Al estallar la Primera Guerra Mundial en agosto de 1914, la construcción de la singular obra maestra arquitectónica que más tarde se llamaría Goetheanum (y, más tarde aún, Primer Goetheanum) ya estaba en marcha en una colina justo encima del pueblo de Dornach en Suiza neutral. Allí se reunió el año anterior una pequeña comunidad internacional para participar en este singular proyecto artístico de construcción bajo la dirección de Rudolf Steiner.
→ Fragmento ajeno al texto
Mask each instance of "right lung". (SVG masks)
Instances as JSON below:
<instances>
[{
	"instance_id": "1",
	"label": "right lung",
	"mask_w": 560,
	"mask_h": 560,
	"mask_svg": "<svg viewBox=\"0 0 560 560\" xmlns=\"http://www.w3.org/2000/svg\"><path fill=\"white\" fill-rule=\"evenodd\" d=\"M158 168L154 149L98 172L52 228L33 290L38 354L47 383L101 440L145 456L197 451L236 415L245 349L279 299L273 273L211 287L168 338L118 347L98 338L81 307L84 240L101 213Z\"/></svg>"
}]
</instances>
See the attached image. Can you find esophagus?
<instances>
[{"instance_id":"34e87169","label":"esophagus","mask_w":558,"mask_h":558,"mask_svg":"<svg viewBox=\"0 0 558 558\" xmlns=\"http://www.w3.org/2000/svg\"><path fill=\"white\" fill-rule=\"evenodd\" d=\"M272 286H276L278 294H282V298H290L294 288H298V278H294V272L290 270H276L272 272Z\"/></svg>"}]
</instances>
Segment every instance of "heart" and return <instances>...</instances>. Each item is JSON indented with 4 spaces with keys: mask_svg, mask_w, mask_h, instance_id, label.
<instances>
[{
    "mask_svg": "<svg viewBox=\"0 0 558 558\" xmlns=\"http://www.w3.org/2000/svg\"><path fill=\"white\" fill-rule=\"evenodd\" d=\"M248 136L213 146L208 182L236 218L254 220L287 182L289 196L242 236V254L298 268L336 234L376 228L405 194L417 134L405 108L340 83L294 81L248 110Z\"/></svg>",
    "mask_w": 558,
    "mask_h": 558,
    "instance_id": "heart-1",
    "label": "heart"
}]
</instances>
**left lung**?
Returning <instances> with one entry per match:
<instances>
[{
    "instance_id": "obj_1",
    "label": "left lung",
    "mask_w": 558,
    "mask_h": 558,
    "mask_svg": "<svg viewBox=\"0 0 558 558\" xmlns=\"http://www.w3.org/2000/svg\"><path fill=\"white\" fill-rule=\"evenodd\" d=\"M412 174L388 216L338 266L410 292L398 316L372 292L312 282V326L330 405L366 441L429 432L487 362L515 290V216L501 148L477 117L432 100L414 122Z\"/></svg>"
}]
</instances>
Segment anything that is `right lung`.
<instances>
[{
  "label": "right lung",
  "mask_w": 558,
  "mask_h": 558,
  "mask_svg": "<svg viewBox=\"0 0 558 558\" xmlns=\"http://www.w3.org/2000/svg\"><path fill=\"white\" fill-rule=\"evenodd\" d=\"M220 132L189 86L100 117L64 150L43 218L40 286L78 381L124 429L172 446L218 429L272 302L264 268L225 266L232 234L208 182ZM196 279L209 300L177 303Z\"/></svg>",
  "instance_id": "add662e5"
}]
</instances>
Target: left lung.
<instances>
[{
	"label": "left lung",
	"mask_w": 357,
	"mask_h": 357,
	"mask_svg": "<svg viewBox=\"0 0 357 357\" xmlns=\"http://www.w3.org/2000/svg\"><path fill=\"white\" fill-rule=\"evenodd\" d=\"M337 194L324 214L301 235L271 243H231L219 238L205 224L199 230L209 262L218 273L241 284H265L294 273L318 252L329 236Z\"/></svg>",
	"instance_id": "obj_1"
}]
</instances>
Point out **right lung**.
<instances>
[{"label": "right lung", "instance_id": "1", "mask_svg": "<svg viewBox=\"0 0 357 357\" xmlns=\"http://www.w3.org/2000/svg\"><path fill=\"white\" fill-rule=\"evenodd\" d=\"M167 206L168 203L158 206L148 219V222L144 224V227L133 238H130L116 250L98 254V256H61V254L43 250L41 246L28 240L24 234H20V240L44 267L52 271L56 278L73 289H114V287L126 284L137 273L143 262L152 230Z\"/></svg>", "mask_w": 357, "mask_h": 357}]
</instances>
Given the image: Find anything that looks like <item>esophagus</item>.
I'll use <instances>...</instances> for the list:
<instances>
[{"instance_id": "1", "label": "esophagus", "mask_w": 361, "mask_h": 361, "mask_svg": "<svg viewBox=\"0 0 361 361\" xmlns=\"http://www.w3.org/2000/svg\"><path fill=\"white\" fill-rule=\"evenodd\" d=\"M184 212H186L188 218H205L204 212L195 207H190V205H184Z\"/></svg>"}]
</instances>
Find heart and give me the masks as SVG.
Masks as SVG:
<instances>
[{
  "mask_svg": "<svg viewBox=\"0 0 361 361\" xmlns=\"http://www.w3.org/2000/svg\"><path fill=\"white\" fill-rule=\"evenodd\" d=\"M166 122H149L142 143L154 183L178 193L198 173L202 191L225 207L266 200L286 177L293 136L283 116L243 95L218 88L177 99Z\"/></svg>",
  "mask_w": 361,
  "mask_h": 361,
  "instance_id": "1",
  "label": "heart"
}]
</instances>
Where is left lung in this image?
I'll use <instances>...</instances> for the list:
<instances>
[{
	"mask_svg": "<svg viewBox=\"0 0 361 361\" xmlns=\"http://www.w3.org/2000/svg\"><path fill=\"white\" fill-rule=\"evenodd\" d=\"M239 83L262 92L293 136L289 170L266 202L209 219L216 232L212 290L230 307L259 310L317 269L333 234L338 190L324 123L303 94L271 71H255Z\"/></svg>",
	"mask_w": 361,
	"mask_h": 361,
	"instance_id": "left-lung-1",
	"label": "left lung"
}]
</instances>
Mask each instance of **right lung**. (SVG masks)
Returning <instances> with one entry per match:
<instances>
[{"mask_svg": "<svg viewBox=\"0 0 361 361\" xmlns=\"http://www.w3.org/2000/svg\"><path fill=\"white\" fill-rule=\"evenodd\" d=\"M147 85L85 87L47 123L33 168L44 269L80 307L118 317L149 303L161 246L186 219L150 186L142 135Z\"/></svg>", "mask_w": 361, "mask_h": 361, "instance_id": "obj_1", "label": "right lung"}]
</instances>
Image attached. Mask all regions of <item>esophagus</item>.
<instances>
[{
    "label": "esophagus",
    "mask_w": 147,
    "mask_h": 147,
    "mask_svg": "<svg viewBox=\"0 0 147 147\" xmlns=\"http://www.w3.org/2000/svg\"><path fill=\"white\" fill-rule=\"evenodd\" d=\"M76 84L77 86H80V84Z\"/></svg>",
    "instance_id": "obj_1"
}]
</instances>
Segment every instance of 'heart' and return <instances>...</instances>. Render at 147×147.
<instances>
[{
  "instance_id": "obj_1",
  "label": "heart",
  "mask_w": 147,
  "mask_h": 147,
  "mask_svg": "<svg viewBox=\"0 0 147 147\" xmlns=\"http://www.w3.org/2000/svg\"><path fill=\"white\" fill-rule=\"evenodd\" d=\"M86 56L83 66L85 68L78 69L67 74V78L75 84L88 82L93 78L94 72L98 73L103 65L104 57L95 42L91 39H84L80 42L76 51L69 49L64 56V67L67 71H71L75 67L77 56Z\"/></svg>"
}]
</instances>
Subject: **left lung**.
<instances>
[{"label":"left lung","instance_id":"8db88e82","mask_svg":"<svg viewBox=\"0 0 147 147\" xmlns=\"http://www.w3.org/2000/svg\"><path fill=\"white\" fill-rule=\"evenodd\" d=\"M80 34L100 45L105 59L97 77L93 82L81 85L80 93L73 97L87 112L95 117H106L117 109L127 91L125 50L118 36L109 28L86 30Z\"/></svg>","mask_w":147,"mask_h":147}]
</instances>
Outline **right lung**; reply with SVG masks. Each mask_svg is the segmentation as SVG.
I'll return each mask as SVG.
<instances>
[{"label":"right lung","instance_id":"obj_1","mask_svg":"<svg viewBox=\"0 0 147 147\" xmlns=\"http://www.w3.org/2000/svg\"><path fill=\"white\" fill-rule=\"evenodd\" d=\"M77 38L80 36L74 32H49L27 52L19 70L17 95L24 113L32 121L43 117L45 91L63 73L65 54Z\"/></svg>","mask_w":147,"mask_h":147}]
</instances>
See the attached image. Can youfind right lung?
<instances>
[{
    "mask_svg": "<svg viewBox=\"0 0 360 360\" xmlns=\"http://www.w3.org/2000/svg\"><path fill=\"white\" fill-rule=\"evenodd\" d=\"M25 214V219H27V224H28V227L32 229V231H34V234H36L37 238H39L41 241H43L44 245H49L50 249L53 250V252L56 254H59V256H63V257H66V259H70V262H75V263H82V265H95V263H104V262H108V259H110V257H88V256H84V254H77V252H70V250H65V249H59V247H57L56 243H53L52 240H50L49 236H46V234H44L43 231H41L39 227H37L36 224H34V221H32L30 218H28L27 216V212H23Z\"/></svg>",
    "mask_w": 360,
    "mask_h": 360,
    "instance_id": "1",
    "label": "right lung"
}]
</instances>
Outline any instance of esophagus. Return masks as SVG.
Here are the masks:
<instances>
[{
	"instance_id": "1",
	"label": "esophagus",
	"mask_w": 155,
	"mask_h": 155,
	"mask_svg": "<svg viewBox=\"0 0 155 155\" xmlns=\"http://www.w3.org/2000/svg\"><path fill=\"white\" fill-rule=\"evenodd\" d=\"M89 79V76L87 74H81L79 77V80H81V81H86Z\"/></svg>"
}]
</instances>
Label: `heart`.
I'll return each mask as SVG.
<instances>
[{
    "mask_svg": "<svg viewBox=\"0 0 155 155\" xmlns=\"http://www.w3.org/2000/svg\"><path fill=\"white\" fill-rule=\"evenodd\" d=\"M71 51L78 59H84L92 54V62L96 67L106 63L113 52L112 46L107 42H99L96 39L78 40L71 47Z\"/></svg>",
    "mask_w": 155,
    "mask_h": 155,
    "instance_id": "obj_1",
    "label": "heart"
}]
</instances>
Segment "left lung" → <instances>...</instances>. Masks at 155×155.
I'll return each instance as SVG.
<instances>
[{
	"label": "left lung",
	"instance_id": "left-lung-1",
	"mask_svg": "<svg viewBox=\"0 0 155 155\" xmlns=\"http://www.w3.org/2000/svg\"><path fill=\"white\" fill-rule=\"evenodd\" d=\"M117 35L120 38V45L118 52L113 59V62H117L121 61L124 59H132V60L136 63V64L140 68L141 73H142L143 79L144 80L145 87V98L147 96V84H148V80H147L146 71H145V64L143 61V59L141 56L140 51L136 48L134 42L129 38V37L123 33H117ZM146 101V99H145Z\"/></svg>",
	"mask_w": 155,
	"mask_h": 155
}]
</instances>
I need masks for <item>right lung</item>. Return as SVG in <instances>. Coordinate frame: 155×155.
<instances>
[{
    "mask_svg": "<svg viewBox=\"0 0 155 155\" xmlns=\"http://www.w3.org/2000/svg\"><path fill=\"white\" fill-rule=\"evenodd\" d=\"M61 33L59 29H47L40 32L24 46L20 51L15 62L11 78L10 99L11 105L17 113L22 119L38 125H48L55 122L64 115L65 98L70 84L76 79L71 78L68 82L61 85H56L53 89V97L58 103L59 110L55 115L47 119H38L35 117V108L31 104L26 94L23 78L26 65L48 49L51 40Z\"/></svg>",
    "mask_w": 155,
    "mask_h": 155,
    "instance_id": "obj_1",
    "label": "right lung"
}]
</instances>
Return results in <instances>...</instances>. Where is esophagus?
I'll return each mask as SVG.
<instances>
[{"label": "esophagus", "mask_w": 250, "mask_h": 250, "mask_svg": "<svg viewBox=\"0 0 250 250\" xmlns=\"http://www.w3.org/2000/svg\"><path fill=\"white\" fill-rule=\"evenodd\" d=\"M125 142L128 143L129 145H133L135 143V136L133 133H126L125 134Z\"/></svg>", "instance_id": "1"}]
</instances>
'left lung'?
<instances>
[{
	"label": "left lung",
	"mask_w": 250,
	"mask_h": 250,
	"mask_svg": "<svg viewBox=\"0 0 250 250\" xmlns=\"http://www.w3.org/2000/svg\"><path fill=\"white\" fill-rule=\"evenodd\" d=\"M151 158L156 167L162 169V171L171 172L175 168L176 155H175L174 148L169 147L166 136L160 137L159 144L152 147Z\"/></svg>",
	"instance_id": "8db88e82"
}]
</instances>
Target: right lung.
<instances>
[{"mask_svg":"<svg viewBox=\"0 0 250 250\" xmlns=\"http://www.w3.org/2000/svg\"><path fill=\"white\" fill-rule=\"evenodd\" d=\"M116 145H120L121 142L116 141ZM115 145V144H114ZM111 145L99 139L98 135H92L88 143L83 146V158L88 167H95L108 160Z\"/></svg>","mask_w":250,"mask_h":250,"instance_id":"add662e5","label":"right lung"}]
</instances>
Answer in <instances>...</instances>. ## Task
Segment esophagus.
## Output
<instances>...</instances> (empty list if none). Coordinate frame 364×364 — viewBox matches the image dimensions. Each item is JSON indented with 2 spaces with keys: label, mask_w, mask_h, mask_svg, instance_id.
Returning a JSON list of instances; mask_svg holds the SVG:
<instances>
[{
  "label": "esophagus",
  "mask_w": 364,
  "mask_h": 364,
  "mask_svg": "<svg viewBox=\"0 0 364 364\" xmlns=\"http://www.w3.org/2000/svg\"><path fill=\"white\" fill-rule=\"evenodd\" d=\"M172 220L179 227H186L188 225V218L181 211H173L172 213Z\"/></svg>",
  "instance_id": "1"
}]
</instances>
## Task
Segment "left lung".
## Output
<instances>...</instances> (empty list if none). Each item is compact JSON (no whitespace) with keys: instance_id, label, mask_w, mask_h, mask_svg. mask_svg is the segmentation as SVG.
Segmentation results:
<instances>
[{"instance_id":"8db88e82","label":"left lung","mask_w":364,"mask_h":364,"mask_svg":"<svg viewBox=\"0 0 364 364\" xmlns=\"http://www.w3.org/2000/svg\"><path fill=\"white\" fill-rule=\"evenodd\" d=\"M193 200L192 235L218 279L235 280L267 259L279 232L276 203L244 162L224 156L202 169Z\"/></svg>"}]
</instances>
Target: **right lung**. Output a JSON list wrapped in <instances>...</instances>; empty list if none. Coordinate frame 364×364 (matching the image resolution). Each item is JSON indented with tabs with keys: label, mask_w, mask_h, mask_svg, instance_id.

Cuando comenzó la guerra, el estado de ánimo y la vida cotidiana de Europa cambiaron instantáneamente, no menos en medio de esta comunidad espiritual y artística ad hoc: se podía escuchar la artillería a lo lejos; muchos fueron llamados a regresar a sus respectivos países para prestar servicio militar; y muy pronto se hicieron evidentes las tensiones entre personas de diversas nacionalidades que permanecían en Dornach.
Éste es el contexto inmediato de estas conferencias nocturnas que se imparten en la carpintería situada junto a la obra en Dornach, apenas dos meses después del inicio de la guerra. Sin anunciar nunca sus intenciones y utilizando como ilustración las formas metamorfoseantes de los arquitrabes de madera esculpidos a mano que descansan sobre las columnas del interior del edificio, Steiner se embarcó en una apreciación convincente y sincera, incluso una celebración, de las cualidades excepcionalmente bellas de las diversas culturas europeas. luego en la guerra.
Estas conferencias se dieron en un momento y lugar muy específicos, a una audiencia muy específica, con una intención muy clara: cultivar en medio de la violencia y la agresión no sólo la tolerancia hacia otros pueblos y culturas, sino también el amor y el aprecio sincero. Esas intenciones todavía son necesarias hoy en día; de ahí la continua relevancia de estas conferencias.